In this figure they look at how the profiles change as ES cells lose pluripotency and become embryoid bodies (EBs). There are tons of changes in translation, most of which are buried in a supplement. Fig 7A highlight one interesting subset which is that ribosomal proteins are still highly expressed in EBs at the mRNA level but are much less heavily translated in EBs than ES cells. The interpretation is that ES cells are stockpiling additional ribosomes, and by the time they become EBs they have enough ribosomes.

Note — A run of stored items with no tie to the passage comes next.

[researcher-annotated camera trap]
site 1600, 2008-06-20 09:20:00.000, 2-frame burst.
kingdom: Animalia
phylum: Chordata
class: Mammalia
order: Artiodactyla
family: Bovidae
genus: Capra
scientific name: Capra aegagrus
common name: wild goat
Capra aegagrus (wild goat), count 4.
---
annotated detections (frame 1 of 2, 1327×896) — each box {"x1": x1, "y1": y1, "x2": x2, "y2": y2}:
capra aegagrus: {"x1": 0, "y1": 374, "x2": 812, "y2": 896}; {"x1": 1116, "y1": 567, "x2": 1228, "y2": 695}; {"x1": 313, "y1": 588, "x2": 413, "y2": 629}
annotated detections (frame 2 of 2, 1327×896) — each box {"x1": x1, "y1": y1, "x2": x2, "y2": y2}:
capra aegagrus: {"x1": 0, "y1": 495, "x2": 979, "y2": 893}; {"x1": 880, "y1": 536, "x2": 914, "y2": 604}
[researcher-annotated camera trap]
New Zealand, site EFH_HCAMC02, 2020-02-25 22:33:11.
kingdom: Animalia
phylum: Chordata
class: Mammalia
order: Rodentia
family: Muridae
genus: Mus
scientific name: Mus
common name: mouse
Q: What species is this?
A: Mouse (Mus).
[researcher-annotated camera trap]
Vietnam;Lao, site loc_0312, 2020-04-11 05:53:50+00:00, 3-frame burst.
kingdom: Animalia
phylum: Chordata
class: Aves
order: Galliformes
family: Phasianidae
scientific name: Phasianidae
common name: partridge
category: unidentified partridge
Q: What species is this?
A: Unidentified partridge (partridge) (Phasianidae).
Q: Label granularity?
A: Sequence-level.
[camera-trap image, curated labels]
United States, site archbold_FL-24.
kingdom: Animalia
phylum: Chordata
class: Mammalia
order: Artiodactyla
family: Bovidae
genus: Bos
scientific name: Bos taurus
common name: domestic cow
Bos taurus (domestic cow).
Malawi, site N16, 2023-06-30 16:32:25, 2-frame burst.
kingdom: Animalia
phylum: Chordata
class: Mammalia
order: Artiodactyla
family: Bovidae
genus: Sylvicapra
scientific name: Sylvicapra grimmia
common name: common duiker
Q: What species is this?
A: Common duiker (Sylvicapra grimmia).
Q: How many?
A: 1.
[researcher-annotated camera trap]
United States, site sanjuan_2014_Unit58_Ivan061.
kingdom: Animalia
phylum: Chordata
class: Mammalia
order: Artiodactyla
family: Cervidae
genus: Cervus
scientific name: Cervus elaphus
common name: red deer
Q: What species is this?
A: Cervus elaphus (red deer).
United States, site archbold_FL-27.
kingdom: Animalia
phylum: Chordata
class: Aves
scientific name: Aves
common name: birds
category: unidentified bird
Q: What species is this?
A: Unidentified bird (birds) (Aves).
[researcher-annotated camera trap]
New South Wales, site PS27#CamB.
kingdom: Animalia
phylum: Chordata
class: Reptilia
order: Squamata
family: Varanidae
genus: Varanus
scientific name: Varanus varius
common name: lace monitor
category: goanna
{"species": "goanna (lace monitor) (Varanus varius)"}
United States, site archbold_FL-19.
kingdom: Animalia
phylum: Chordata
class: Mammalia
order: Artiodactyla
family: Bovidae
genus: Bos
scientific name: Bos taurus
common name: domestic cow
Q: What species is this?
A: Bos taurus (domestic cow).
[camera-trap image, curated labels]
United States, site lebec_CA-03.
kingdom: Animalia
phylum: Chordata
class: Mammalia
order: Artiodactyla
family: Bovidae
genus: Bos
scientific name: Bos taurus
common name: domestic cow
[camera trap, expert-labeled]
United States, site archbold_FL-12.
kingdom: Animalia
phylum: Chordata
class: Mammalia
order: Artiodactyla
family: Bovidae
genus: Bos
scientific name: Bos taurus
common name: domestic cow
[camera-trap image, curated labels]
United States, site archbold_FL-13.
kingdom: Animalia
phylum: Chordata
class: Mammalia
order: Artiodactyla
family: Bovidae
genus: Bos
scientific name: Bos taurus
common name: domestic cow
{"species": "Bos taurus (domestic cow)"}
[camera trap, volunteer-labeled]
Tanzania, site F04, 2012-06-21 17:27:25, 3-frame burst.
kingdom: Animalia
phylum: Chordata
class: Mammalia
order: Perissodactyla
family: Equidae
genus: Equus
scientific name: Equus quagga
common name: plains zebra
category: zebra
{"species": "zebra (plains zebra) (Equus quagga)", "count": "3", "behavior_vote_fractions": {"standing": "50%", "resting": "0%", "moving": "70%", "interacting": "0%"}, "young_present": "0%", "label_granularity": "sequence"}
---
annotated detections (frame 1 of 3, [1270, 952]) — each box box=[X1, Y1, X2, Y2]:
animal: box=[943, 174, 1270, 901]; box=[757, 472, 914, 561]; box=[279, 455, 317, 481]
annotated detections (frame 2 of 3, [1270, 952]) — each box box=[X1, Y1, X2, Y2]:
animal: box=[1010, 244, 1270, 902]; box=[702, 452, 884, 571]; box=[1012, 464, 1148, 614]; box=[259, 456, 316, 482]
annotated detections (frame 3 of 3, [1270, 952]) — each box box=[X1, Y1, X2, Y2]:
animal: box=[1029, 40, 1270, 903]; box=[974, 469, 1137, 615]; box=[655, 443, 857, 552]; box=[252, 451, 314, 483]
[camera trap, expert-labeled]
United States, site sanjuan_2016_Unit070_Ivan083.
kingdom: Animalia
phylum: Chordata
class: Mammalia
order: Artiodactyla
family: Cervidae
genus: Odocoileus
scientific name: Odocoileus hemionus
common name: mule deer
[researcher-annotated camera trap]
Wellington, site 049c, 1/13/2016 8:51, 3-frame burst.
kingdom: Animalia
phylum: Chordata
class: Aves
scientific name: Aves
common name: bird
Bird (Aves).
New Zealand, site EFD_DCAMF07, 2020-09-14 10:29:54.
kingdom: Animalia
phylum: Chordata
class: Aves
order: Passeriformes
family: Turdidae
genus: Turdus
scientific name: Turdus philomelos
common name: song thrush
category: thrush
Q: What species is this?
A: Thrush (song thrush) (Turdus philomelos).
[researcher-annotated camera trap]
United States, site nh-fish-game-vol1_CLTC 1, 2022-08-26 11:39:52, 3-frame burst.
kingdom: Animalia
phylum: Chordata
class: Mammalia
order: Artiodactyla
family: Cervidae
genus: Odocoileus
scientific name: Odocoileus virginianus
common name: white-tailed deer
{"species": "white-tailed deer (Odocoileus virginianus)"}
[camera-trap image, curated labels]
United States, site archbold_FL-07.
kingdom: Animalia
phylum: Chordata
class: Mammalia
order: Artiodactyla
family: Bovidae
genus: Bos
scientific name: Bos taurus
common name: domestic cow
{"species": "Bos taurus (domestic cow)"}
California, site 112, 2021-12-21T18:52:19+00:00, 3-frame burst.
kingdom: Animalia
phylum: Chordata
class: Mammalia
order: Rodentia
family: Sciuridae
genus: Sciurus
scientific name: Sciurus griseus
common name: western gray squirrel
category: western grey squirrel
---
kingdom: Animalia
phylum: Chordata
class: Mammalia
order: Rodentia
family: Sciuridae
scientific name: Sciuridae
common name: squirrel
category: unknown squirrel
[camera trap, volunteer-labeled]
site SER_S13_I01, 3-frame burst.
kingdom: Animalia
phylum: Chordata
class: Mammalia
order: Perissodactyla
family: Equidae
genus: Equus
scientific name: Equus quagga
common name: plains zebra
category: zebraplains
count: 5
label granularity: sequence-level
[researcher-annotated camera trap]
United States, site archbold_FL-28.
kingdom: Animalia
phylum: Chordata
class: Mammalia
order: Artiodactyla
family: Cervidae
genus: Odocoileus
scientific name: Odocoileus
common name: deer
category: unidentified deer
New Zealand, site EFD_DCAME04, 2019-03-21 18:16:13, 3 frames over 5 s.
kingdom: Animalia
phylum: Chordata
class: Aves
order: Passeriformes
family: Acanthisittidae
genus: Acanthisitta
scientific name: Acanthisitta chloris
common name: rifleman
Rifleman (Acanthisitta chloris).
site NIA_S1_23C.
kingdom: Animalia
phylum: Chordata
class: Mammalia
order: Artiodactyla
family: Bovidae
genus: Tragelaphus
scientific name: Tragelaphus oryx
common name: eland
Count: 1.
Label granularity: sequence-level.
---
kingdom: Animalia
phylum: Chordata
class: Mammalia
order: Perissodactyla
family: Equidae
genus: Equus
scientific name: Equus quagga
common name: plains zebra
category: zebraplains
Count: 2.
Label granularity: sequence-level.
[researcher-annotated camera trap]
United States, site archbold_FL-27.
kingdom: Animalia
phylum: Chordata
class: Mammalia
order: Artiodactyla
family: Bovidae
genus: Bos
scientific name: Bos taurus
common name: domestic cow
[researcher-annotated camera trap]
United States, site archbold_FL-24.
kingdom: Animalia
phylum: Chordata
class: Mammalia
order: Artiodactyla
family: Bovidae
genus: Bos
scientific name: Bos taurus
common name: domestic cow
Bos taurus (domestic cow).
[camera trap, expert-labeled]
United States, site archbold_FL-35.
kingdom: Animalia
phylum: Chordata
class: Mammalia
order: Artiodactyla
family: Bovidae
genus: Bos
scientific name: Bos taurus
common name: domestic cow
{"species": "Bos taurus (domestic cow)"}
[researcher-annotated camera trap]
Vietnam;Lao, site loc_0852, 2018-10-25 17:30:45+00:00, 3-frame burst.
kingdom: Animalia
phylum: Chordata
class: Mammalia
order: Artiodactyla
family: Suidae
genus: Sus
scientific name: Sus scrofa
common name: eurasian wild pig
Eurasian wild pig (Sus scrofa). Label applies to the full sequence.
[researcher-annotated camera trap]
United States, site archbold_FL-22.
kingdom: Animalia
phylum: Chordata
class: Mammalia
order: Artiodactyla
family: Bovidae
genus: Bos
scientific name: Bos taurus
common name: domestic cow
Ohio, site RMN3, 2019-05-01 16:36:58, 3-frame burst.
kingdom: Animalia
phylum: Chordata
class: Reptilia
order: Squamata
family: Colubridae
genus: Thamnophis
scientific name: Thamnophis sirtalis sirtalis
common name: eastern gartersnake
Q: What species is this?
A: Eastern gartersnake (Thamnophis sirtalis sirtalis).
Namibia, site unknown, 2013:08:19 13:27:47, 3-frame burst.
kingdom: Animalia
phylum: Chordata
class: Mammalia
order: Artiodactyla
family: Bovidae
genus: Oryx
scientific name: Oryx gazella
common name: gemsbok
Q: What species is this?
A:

In Fig 7B they show that there is a bit of a trend towards EBs having relatively less 5’UTR uORF translation than ES cells do, but this is not dissected any more finely. If you look at some of the uORF references [e.g. Spriggs 2010] there is a specific pattern of how regulatory uORFs work - the first one is constitutively translated, and then whether a second, out-of-frame one is translated is what determines whether the main ORF gets translated. So if you wanted to look for a signal of uORF regulation of main ORFs between EBs and ESs you would want to stratify by first vs. second uORF. You could also induce ER stress with tunicaymycin as a positive control for something that you strongly expect to cause a decrease in (second) uORF translation.


The data from this study are available on GEO in the mm9 reference genome. I checked out their harringtonine profiling data for my favorite gene, Prnp, for which I think they have used the annotation uc008mly.2, whose canonical start site should be at nucleotide 155. In bash:

gunzip GSE30839_GSM765295_ribo_mesc_harr150s-profiles.tar.gz
tar -xvfGSE30839_GSM765295_ribo_mesc_harr150s-profiles.tar
cd fp_mesc_harr150s/
cat chr2\:131735655-131764173_45031_nt_counts.txt > ../prnp-mm9.txt

And then in R:

prnp = read.table('prnp-mm9.txt')
plot(1:length(prnp$V1),prnp$V1,type='h',axes=FALSE,xlab='location',ylab='read depth',main='Harringtonine-arrested ribosome profiling\nof Prnp in mouse ES cells',cex.main=.8)

I was impressed to find there actually is some decent data for Prnp - I had thought it was not very highly expressed in ES cells and might not even be detectable. Here’s what the profile looks like when ribosomes are arrested with harringtonine:

The main peak is at nt 139 (this may indicate they had a different transcript annotation than the one I had where the canonical start site is at 155). There is a smaller peak just to the right, at 212, about 24 codons downstream of 139, so right near the end of the signal peptide. I wonder if this represents ribosome pausing due to cotranslational translocation. There are also some much smaller peaks slightly to the left, but this may just be noise. Unlike human PRNP, mouse Prnp does not have the uORFs discussed in [Moreno 2012]. The putative alternate start codon of altPrP [Vanderperre 2011] is also not present in mouse Prnp.